The youths listened with pent-up feelings, while the hunter told all he had heard from passing voyageurs and Indian runners of the disasters that had befallen the English arms of late. He described the disaster of Ticonderoga, the fall of Fort Oswego, and the partial success of Dieskau, but when he spoke of the capture of Fort William Henry and the frightful massacre which followed, the lads sprang to their feet, and declared in one breath--

"We will go and offer our services to General Wolfe, for our country needs us!"

The light of battle was in their eyes, the courage of manhood mounted to their brows, as they clasped each other's hand across the fire, and repeated their promise to join the English lines; then, turning to the trapper, who remained seated by the fire, smoking calmly and puffing the blue smoke from an Indian calumet, Jamie said--

"Say, hunter! Will you join us on yet another trail, where the game shall be, not redskins, but the recreants of Montcalm, and the reward, not Indian scalps, but the honour of the old flag, or--a soldier's grave?"

"Lads," he replied, "my country has not been over kind to me. I am an exile from my native land, and yet I have never committed a crime. My conscience is clear; but I, too, feel my country's call, and I know her need, and it shall never be said of me that I shirked the call of duty, when already so many exiles have left their bones to bleach in the forest, for the land that has denied to them a hearth and a home. I will go! Let us bid good-bye to the chief and his braves."

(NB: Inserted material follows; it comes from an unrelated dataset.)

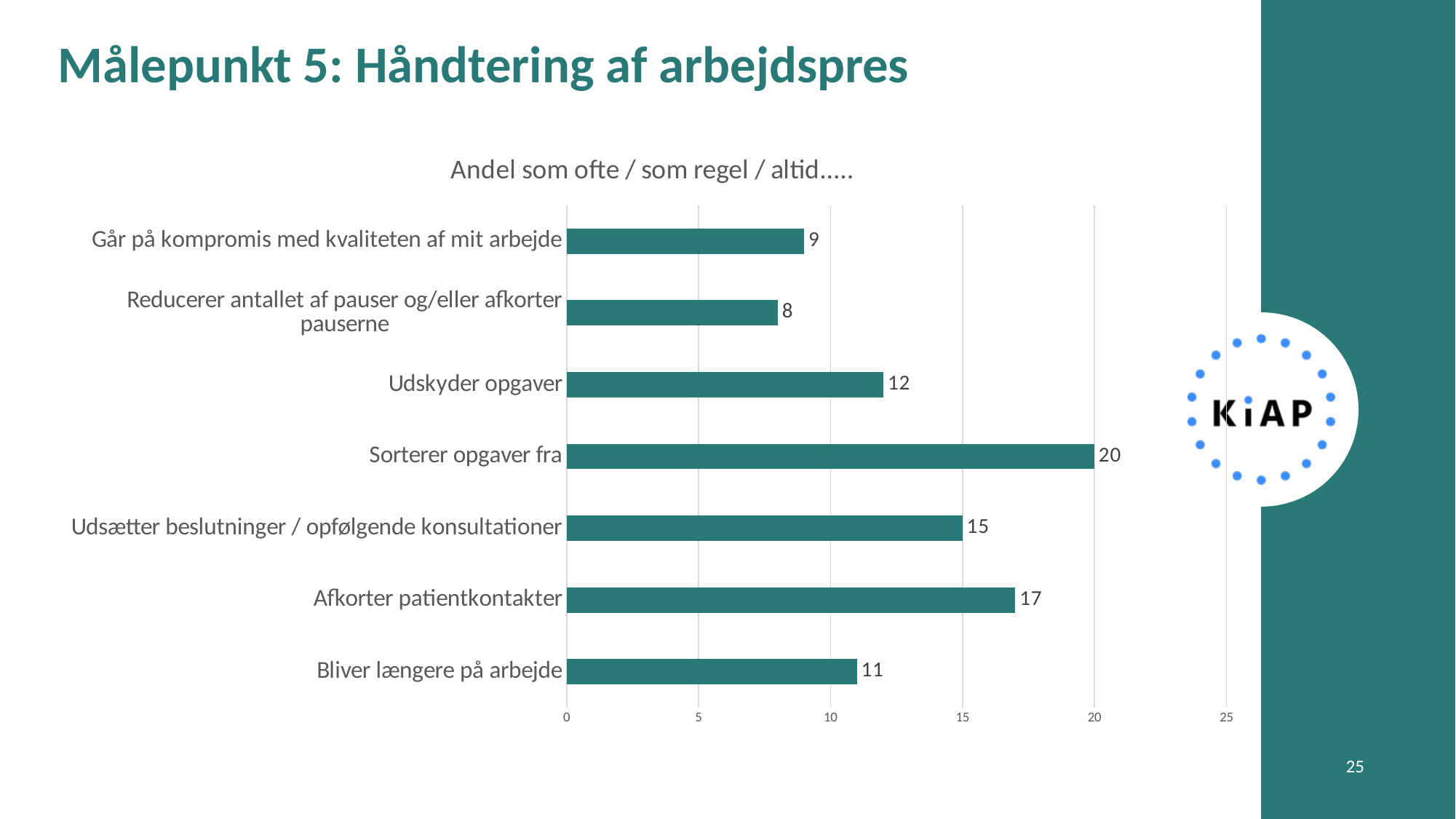
What is the value for "Bliver længere på arbejde"? 11 Is the value for "Afkorter patientkontakter" greater or less than 15? greater How many categories are shown in the chart? 7 What is the value for "Reducerer antallet af pauser og/eller afkorter pauserne"? 8 What is the value for "Sorterer opgaver fra"? 20 What is the highest value shown on the x axis? 25 What is the title of the chart? Andel som ofte / som regel / altid….. Which category has the lowest value? Reducerer antallet af pauser og/eller afkorter pauserne What is the difference between the values for "Afkorter patientkontakter" and "Udskyder opgaver"? 5 Which category has the highest value? Sorterer opgaver fra Which is larger, the value for "Udsætter beslutninger / opfølgende konsultationer" or the value for "Går på kompromis med kvaliteten af mit arbejde"? Udsætter beslutninger / opfølgende konsultationer What kind of chart is shown on the slide? Bar chart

The parting scenes between the White Eagle and the hunter, the paleface youths and their Indian friends, was affecting in the extreme, when it became known that they were now about to part, and perhaps for ever. All the rich memories of their forest life were brought back to them, and to the palefaces especially the fidelity of their red brothers, their lofty characters, despite their many failings, their simple faith in the Great Spirit, the Wacondah of their race; their comradeship in hunting the red deer and the shaggy brown bear amid all the savage scenery of mountain and forest, and taking from the streams and lakes the salmon and the sturgeon, or descending wild rapids and torrents in their frail birch-bark canoes, with these children of the Manitou--all this they recalled, and forsook it with a pang of regret; but another voice was calling to them, and their beating hearts were but responding to the call of Duty.

At last, they stood by their canoe ready to depart, at the lower end of the portage, below the Falls; and the Indians were standing around them, sad and melancholy, for their grief had for once broken down their manly reserve, and the stoic mask, which had enabled some amongst them to endure torture without flinching, could not now keep back the moisture from many an eye.

Listen! the great chief, in prophetic strain, is speaking his last solemn words of farewell--

"The face of the Manitou is hid behind a cloud, and the hearts of his red children are sad. Nevermore will the Great Paleface Hunter, the friend of the White Eagle, hunt the deer in the hills of the Iroquois. Nevermore will he sit at the council fire of my people, and smoke the calumet, while his red brothers listen to the wisdom that falls from his lips like the dew from heaven. Nevermore will he speak to us of the sacred writings that the Wacondah has given to the children of the Sun-rising!

"When his canoe has sailed into the regions of the East-wind, then shall my people be scattered like the leaves in autumn, and the few that remain, to fish the streams and hunt the moose and the elk, will be but as blasted pines, where the fires of the forest have raged."